The "case" which, unexpectedly presented to her by one of the Hope Hospital physicians, had detained Justine at Hanaford during the month of June, was the means of establishing a friendship between herself and Amherst. They did not meet often, or get to know each other very well; but he saw her occasionally at his mother's and at Mrs. Dressel's, and once he took her out to Westmore, to consult her about the emergency hospital which was to be included among the first improvements there. The expedition had been memorable to both; and when, some two weeks later, Bessy wrote suggesting that she should take Miss Brent to the Adirondacks, it seemed to Amherst that there was no one whom he would rather have his wife choose as her companion.
He was much too busy at the time to cultivate or analyze his feeling for Miss Brent; he rested vaguely in the thought of her, as of the "nicest" girl he had ever met, and was frankly pleased when accident brought them together; but the seeds left in both their minds by these chance encounters had not yet begun to germinate.
So unperceived had been their gradual growth in intimacy that it was a surprise to Amherst to find himself suddenly thinking of her as a means of communication with his wife; but the thought gave him such encouragement that, when he saw Justine in the path before him he went toward her with unusual eagerness.
Justine, on her part, felt an equal pleasure. She knew that Bessy did not expect her husband, and that his prolonged absence had already been the cause of malicious comment at Lynbrook; and she caught at the hope that this sudden return might betoken a more favourable turn of affairs.
"Oh, I am so glad to see you!" she exclaimed; and her tone had the effect of completing his reassurance, his happy sense that she would understand and help him.

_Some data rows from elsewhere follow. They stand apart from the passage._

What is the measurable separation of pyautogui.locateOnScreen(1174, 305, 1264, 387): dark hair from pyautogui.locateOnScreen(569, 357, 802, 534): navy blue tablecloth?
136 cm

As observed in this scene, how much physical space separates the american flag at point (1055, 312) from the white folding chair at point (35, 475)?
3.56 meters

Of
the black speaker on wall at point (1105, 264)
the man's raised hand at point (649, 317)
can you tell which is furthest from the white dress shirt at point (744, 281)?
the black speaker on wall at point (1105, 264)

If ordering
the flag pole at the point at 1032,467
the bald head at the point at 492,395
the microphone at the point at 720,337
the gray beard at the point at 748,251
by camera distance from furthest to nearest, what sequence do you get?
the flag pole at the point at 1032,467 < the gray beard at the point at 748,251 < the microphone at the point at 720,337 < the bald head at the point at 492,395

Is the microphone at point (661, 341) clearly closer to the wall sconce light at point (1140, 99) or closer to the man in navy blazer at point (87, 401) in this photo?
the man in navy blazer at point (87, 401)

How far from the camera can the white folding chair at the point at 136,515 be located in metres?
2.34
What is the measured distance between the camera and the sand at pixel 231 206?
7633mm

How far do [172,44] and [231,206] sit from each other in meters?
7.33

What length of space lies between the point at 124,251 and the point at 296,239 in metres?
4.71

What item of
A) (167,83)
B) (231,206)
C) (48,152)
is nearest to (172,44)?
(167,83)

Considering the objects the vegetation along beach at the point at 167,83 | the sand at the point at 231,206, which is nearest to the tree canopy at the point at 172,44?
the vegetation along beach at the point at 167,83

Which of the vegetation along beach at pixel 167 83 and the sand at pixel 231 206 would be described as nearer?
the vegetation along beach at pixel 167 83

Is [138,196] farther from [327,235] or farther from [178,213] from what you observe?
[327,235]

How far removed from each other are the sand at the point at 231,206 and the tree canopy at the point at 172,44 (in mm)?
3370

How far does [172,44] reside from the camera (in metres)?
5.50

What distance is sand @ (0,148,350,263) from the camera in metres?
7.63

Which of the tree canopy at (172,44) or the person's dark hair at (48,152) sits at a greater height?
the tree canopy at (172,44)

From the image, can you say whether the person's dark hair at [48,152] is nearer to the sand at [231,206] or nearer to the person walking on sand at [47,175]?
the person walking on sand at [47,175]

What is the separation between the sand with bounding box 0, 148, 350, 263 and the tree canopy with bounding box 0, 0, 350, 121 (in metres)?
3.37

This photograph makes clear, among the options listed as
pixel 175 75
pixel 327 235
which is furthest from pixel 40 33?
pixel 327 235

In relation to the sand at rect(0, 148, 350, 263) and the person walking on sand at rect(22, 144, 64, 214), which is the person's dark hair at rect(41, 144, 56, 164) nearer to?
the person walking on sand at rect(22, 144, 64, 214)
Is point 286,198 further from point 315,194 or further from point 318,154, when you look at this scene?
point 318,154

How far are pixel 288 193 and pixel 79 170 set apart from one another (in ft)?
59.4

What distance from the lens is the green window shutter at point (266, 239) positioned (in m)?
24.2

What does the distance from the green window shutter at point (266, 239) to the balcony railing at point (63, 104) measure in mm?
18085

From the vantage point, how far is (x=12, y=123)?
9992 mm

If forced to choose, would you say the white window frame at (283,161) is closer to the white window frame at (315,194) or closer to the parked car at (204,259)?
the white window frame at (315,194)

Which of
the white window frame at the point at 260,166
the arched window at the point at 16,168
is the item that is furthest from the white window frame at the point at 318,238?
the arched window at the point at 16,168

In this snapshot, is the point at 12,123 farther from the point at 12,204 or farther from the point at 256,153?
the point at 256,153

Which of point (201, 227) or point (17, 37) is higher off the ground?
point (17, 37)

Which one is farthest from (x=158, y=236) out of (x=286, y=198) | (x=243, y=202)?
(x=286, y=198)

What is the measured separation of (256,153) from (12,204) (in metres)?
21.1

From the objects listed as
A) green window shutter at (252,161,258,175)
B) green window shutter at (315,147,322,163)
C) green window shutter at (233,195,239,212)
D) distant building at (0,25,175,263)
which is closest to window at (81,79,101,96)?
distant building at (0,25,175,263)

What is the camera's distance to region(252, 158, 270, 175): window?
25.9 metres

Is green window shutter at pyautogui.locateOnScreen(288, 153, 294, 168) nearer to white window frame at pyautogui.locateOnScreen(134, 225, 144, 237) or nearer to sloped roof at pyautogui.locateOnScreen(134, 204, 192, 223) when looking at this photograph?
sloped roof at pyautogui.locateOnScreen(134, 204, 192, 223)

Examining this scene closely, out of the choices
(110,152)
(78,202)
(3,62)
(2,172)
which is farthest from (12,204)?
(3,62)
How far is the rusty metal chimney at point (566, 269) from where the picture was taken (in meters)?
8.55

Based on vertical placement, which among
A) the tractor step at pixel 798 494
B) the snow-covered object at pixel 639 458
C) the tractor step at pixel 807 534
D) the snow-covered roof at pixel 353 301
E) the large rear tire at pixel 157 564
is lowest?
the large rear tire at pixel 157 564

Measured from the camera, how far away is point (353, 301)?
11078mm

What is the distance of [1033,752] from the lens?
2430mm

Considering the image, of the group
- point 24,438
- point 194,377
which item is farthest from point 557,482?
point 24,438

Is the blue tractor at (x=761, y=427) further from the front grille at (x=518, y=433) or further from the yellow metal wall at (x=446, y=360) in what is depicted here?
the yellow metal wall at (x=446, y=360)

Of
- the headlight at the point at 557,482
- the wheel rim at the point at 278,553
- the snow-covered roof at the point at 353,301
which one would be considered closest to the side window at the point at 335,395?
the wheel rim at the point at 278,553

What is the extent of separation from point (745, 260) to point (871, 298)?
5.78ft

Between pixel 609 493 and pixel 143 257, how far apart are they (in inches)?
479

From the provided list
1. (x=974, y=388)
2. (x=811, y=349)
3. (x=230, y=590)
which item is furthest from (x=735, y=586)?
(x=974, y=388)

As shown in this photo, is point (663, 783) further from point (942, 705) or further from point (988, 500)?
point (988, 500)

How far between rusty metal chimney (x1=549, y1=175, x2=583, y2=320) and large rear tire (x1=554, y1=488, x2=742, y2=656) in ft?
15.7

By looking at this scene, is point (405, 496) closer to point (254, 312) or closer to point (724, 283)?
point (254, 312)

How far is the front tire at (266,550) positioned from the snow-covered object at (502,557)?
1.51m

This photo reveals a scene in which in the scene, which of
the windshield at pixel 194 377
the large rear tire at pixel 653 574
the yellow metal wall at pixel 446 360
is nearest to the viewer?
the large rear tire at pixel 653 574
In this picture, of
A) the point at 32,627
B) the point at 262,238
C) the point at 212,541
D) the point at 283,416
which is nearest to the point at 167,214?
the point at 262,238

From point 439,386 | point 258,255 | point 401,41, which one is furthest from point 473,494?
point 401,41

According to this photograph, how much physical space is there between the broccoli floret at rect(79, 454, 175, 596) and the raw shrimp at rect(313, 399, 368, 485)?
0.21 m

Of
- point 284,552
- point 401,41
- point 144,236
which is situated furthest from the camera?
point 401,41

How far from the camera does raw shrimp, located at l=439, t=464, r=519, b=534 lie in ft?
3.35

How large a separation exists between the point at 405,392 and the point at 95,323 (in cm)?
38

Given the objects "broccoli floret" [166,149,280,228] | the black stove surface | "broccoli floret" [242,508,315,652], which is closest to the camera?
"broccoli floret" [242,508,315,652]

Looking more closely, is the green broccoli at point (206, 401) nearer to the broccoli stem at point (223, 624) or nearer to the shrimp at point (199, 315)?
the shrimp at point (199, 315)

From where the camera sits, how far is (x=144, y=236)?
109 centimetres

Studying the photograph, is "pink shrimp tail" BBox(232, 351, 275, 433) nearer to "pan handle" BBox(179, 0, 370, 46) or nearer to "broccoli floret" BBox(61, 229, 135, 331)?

"I wanted to see you too," he began confusedly; then, conscious of the intimacy of the phrase, he added with a slight laugh: "The fact is, I'm a culprit looking for a peace-maker."
"A culprit?"
"I've been so tied down at the mills that I didn't know, till yesterday, just when I could break away; and in the hurry of leaving—" He paused again, checked by the impossibility of uttering, to the girl before him, the little conventional falsehoods which formed the small currency of Bessy's circle. Not that any scruple of probity restrained him: in trifling matters he recognized the usefulness of such counters in the social game; but when he was with Justine he always felt the obscure need of letting his real self be seen.
"I was stupid enough not to telegraph," he said, "and I am afraid my wife will think me negligent: she often has to reproach me for my sins of omission, and this time I know they are many."
The girl received this in silence, less from embarrassment than from surprise; for she had already guessed that it was as difficult for Amherst to touch, even lightly, on his private affairs, as it was instinctive with his wife to pour her grievances into any willing ear. Justine's first thought was one of gratification that he should have spoken, and of eagerness to facilitate the saying of whatever he wished to say; but before she could answer he went on hastily: "The fact is, Bessy does not know how complicated the work at Westmore is; and when I caught sight of you just now I was thinking that you are the only one of her friends who has any technical understanding of what I am trying to do, and who might consequently help her to see how hard it is for me to take my hand from the plough."